ЗАДАНИЕ: Допишите следующую часть текста о пребывании Юзефа Мацкевича в Катыни, начав сразу после приведенной в нем цитаты.

ТЕКСТ:
----

Юзеф Мацкевич (в центре, в белом плаще) во время эксгумации тел в Катыни
***
Юзеф Мацкевич провел в Катыни четыре дня. Он узнал, что братские могилы были обнаружены немцами в начале февраля по сведениям, поступившим от местных жителей, хорошо знавших о том, что Катынский лес в течение многих лет использовался НКВД как могильник для захоронения его жертв. Однако эксгумация началась только полтора месяца спустя, 29 марта, когда это стало возможным вследствие улучшения климатических условий. Весна в 1943 году на Смоленщине началась поздно, была холодной, с часто наступавшими заморозками и обильными дождями. С одной стороны, это серьезно затрудняло земляные работы на месте выявленных захоронений, с другой — помогало, поскольку пригнанные немцами в Косогоры для раскопок советские военнопленные и нанятые для этих же целей крестьяне из окрестных деревень не выдерживали многочасового изнурительного труда в столь страшных условиях. По мере расширения и углубления работ весь лес был охвачен жутким трупным смрадом, а никаких иных орудий труда, кроме заступов, лопат и земляных носилок, рабочим предоставлено не было. Кроме того, они постоянно испытывали сильнейший психологический стресс от открывшегося им зрелища чудовищного злодеяния. Картина, представшая перед Мацкевичем, была действительно не для слабонервных:
«Передо мной зияющий ров, а в его пропасти слоями лежат трупы, вплотную, как сельди в банке. Мундиры — польские мундиры, — шинели, ремни, пуговицы, сапоги, взлохмаченные волосы на черепах, полуоткрытые рты. Дождик перестал моросить, и бледный луч солнца пробился сквозь густую крону сосны. “Синь-синь-синь!” — отозвалась птичка. Солнечный луч осветил могилу и на мгновение блеснул на золотом зубе в открытом рту какого-то трупа. Все-таки не выбили… “Синь-синь-синь!” Жутко. Сплетенные в клубок руки и ноги, все утрамбовано словно катком. Посерелые, мертвые, ряд за рядом, сотня за сотней, невинные, беззащитные воины. Вот на груди какого-то офицера крест Virtuti Militari, а голова придавлена сапогом товарища. Другой лежит лицом в землю. А вот еще один в фуражке. Это исключение. А там дальше все в шинелях, и не распознать уже в этой липкой массе их индивидуальных особенностей и примет. Именно: масса — излюбленное слово в Советском Союзе» [3].

----

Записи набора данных

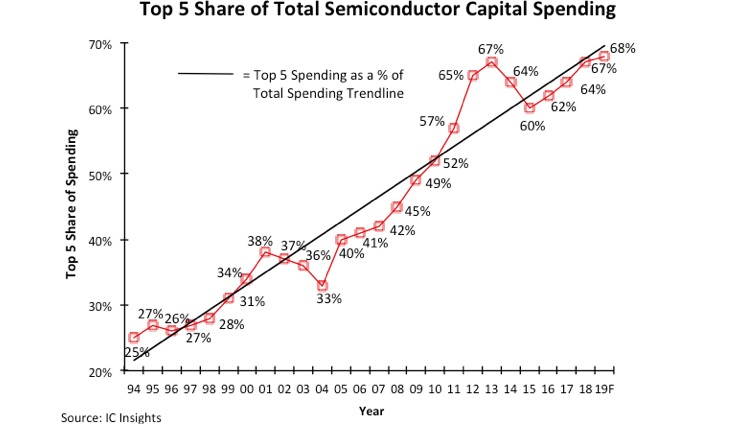 Top 5 Share of Total Semiconductor Capital Spending

= Top 5 Spending as a % of Total Spending Trendline

Top 5 Share of Spending

70%
60%
50%
40%
30%
20%

25%
27%
26%
27%
28%
31%
34%
38%
37%
36%
33%
40%
41%
42%
45%
49%
52%
57%
65%
67%
64%
60%
62%
64%
67%
68%

94 95 96 97 98 99 00 01 02 03 04 05 06 07 08 09 10 11 12 13 14 15 16 17 18 19F

Year

Source: IC Insights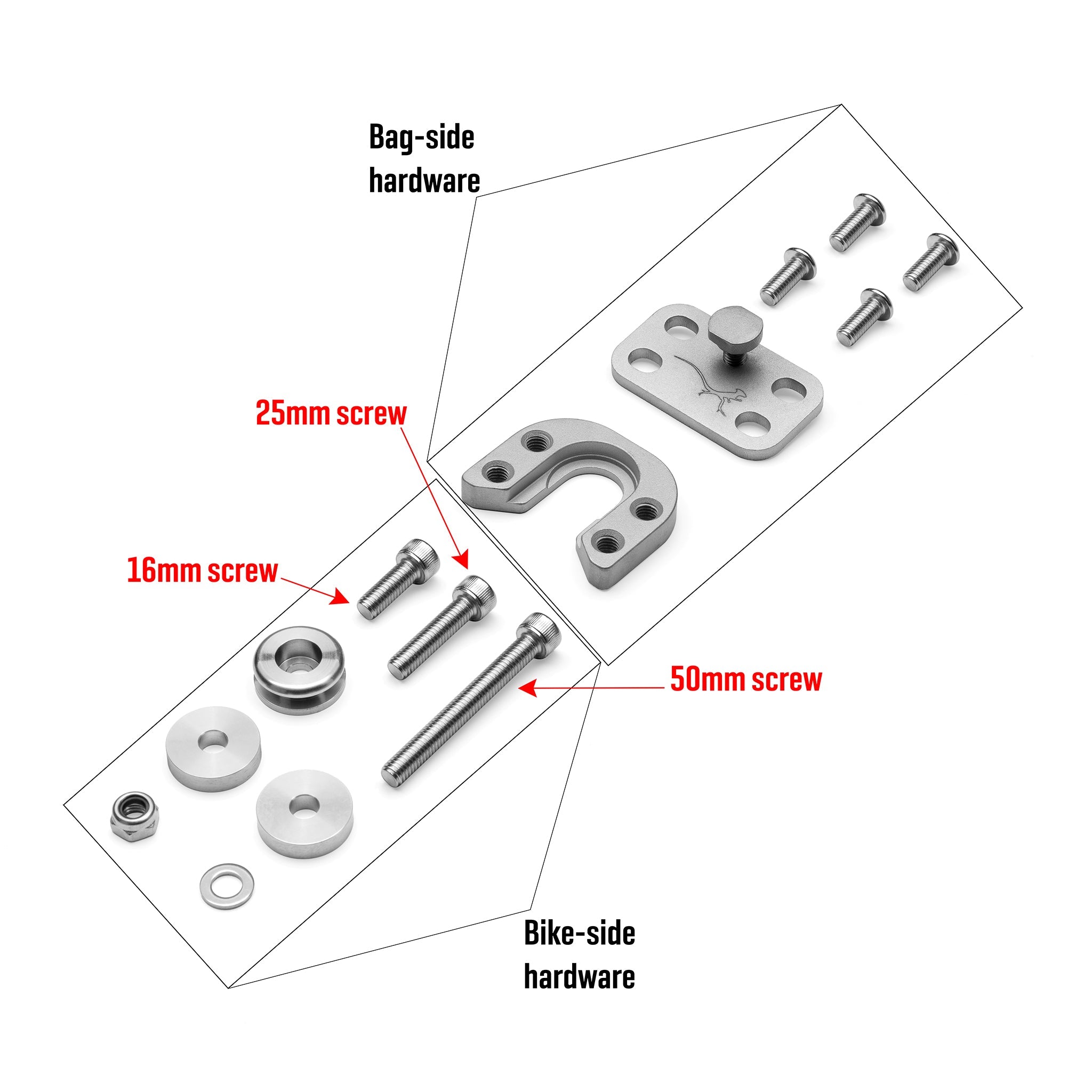 Bag-side hardware

25mm screw

16mm screw

50mm screw

Bike-side hardware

----

ОТВЕТ:
Юзеф Мацкевич
Эта сплошная масса тел, по свидетельству Мацкевича, была настолько спрессована, склеена, сплавлена трупной жидкостью, что рабочие, извлекая у него на глазах очередное тело, должны были сначала крайне осторожно его приподнимать, а затем почти силой отрывать от общей массы.
Немцы ничего от визитера не скрывали, везде пускали и отвечали почти на все вопросы. Почти — поскольку Мацкевич своим хорошо разработанным журналистским нюхом сразу же почуял, что есть во всей этой истории что-то такое, о чем они или недоговаривают, или вовсе стараются не упоминать.
Вскоре зона умолчания выявилась со всей отчетливостью. Во-первых, немцы уклонялись от ответа, были ли обнаружены в раскопанных могилах гильзы от патронов, которыми энкавэдистские палачи расстреливали польских военнопленных. Во-вторых, наметанному глазу репортера скоро стало ясно, что в раскопанных могилах ни при каких обстоятельствах не могло находиться не то что десяти или двенадцати тысяч (как об этом было с самого начала заявлено в сообщении берлинского радио), но и половины от заявленного количества трупов. Их было от силы тысячи четыре с половиной. Так для чего же нацистам было изначально врать, приписывая большевикам то, чего на самом деле не было? Хотя разница была и не настолько принципиальна, чтобы поставить под сомнение всю немецкую версию Катынской бойни, но черт, как известно, кроется в деталях.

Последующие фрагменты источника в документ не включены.